Grant Lewison (Evaluametrics Ltd.) ha presentato un esempio di analisi citazionale non convenzionale che può integrare i metodi di misurazione tradizionali per avere un quadro più completo dell’impatto della ricerca. L’analisi di Lewison si è sviluppata in ambito biomedico e ha preso in considerazione documenti come i brevetti, gli standard e le norme, documentazione governativa, prontuari e manuali, i giornali e i mezzi di comunicazione di massa. I principi sono gli stessi dell’analisi citazionale tradizionale, ma i metodi di raccolta dei dati sono ovviamente diversi e molto meno collaudati. Mancano ancora dei protocolli e degli standard condivisi anche a livello internazionale.

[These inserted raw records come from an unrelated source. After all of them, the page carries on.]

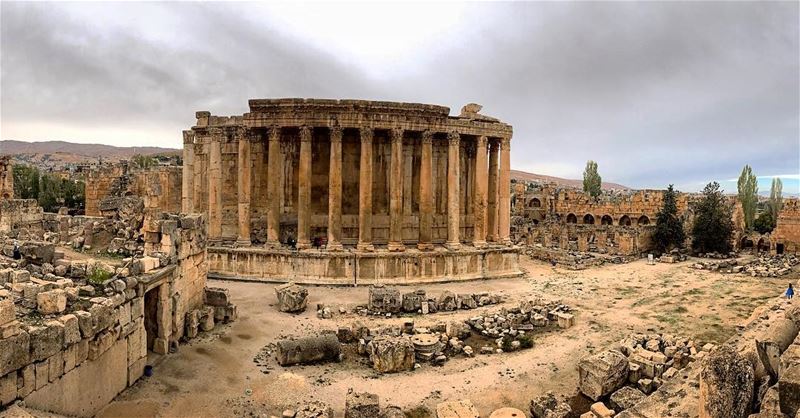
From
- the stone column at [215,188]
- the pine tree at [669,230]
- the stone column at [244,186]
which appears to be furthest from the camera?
the pine tree at [669,230]

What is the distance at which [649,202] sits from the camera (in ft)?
192

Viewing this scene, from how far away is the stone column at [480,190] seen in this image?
27.9 m

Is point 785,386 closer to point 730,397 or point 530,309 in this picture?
point 730,397

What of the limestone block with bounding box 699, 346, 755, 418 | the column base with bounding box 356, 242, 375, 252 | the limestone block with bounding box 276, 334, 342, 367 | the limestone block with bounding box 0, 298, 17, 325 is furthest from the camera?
the column base with bounding box 356, 242, 375, 252

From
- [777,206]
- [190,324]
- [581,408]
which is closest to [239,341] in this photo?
[190,324]

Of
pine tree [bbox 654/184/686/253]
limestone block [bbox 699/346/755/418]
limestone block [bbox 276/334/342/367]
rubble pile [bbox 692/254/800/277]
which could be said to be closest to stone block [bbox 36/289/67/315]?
limestone block [bbox 276/334/342/367]

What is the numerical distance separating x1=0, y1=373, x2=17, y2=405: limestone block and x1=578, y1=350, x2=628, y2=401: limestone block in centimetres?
1138

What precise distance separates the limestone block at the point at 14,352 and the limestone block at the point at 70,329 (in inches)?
34.3

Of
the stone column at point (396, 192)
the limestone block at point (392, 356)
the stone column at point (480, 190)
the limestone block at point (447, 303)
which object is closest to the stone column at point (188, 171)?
the stone column at point (396, 192)

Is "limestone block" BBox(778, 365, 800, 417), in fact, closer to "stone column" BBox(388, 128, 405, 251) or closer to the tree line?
"stone column" BBox(388, 128, 405, 251)

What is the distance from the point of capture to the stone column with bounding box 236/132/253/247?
2564cm

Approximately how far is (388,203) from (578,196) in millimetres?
44363

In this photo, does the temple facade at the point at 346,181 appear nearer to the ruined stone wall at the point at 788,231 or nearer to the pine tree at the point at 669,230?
the pine tree at the point at 669,230

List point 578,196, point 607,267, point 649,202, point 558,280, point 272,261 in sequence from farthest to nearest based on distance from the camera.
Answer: point 578,196, point 649,202, point 607,267, point 558,280, point 272,261
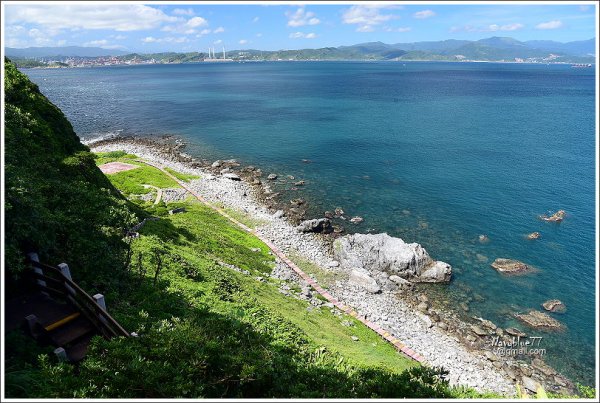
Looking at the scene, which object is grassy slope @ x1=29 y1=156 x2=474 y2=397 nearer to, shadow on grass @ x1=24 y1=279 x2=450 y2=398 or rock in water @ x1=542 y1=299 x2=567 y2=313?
shadow on grass @ x1=24 y1=279 x2=450 y2=398

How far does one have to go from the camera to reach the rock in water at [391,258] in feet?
123

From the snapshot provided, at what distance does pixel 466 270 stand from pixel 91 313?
37.7 m

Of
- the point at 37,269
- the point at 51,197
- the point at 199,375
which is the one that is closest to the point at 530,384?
the point at 199,375

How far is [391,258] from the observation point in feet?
126

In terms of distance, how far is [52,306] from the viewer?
1323 centimetres

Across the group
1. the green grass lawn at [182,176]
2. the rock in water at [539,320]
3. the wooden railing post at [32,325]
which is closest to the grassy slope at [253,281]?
the wooden railing post at [32,325]

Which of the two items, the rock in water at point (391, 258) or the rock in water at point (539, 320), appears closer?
the rock in water at point (539, 320)

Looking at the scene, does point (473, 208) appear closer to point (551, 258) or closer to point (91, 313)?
point (551, 258)

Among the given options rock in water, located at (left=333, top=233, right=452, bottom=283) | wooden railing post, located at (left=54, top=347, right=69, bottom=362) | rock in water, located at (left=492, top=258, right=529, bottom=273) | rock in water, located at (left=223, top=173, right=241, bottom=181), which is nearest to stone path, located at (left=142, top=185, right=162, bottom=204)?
rock in water, located at (left=223, top=173, right=241, bottom=181)

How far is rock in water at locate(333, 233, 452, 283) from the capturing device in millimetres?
37375

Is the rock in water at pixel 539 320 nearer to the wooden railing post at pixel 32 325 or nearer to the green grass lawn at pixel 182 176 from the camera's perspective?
the wooden railing post at pixel 32 325

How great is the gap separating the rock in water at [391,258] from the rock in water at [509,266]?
6.68 m

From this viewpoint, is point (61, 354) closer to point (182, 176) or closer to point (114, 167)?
point (182, 176)

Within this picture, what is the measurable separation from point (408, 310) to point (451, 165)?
4500cm
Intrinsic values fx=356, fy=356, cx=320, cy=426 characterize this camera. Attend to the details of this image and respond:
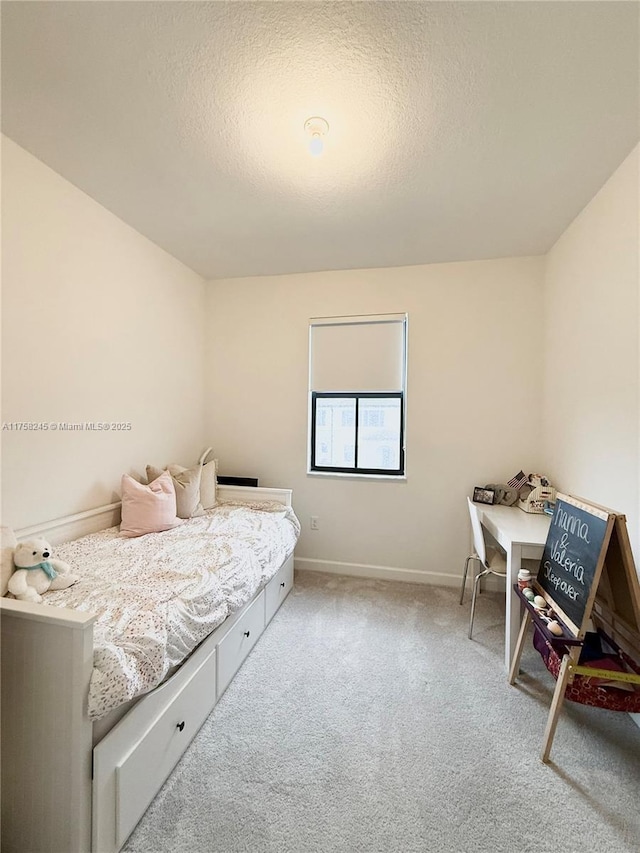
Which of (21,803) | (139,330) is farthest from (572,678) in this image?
(139,330)

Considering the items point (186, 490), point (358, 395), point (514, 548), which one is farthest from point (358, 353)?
point (514, 548)

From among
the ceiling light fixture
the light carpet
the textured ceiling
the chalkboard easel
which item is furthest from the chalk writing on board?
the ceiling light fixture

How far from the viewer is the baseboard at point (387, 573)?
9.61ft

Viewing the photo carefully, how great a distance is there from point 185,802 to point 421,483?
241cm

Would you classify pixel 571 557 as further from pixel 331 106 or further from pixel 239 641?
pixel 331 106

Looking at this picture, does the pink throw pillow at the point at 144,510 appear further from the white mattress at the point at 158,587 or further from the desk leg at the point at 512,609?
the desk leg at the point at 512,609

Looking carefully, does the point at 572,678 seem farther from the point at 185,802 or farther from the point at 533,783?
the point at 185,802

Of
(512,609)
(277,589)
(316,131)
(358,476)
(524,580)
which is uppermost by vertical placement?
(316,131)

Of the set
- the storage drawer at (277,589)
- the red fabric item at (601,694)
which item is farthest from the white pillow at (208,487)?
the red fabric item at (601,694)

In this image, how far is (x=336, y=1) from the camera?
1130 millimetres

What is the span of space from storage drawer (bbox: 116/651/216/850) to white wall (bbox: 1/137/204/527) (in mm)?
1204

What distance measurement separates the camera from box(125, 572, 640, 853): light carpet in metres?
1.18

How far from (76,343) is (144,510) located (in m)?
1.08

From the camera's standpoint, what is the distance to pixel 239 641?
192cm
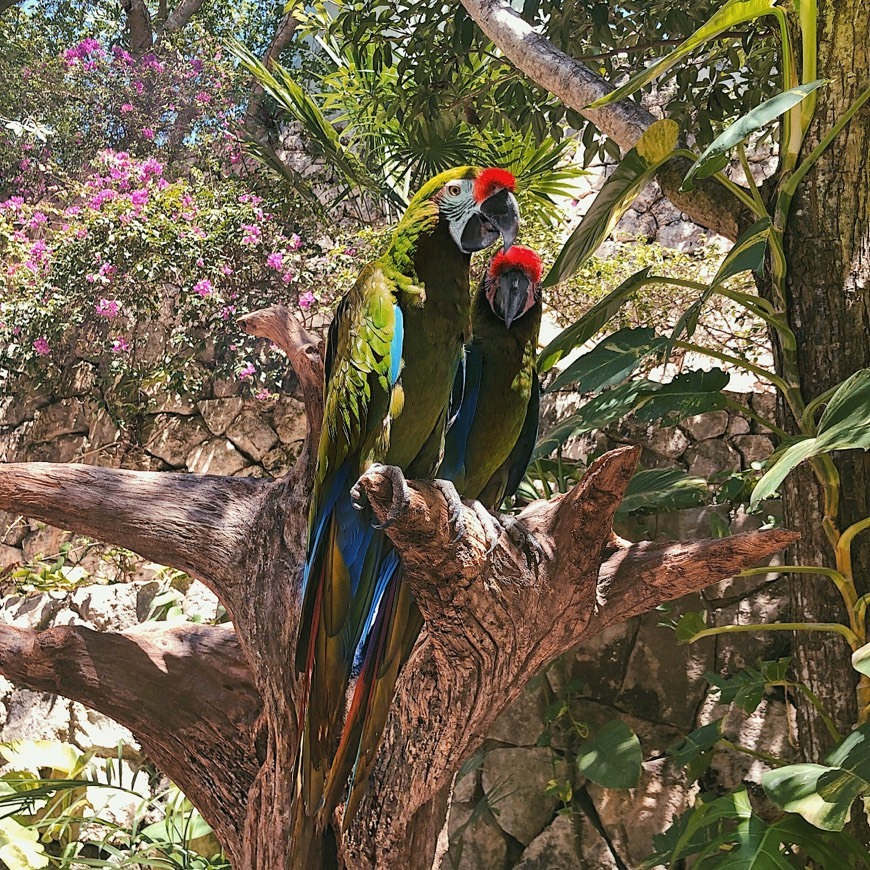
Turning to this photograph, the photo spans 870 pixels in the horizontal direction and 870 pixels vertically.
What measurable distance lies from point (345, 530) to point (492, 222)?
1.37 ft

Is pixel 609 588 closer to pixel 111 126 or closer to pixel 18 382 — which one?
pixel 18 382

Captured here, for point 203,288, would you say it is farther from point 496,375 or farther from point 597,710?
point 496,375

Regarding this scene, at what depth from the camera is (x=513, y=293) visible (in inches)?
46.3

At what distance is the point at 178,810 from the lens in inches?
82.7

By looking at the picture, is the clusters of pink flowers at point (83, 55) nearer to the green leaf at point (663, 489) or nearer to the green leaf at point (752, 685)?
the green leaf at point (663, 489)

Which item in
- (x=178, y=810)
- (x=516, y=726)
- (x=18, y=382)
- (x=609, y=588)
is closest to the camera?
(x=609, y=588)

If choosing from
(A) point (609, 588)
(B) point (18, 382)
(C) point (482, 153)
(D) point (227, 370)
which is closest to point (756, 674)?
(A) point (609, 588)

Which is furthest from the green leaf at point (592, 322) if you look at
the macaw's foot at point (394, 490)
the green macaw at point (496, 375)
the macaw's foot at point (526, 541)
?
the macaw's foot at point (394, 490)

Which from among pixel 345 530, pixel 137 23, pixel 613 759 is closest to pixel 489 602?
pixel 345 530

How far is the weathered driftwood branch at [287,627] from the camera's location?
39.3 inches

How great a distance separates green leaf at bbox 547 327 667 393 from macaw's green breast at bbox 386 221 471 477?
31 cm

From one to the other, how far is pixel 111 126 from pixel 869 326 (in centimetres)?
420

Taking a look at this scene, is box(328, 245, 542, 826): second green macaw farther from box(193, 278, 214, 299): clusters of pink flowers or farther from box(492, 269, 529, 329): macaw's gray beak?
box(193, 278, 214, 299): clusters of pink flowers

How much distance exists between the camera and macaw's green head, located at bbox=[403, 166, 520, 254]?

L’intervento conclusivo di Alma Swan riprende gli argomenti delle due giornate, delineando, in un’ottica evoluzionistica, l’inevitabile affermarsi di un nuovo sistema di comunicazione scientifica più snello, efficace ed efficiente, naturalmente open access. Come ha detto Guédon, non ci sarà più bisogno del branding delle riviste scientifiche e i depositi istituzionali saranno il mezzo di diffusione dei risultati della ricerca e della peer review. Il ciclo vitale delle pubblicazioni scientifiche si sta già accorciando e in alcune comunità “evolute”, come quella dei fisici, si stanno già citando i pre-print, mentre i giornali rimarranno come sole fonti archivistiche. I servizi che si possono già sviluppare grazie a un ambiente in cui i risultati della ricerca sono online e ad accesso aperto sono straordinari. Mancano solo i contenuti. L’inerzia degli autori è un ostacolo superabile grazie a politiche istituzionali vincolanti e decise. L’adesione ai principi dell’open access da parte dei governi, enti finanziatori e istituti di ricerca è il segno, per la Swan, di una direzione evolutiva forse lenta, ma irreversibile.

vignocchi@cib.unibo.it


[1] Presentazioni disponibili sul sito del convegno.
[2] Study on the economic and technical evolution of the scientific publication markets in Europe, European Commission, Final Report – January 2006, DG Research.
VIGNOCCHI, Marialaura. Il futuro sarà open access. «AIB notizie», 18 (2006), n. 6, p. 17-19.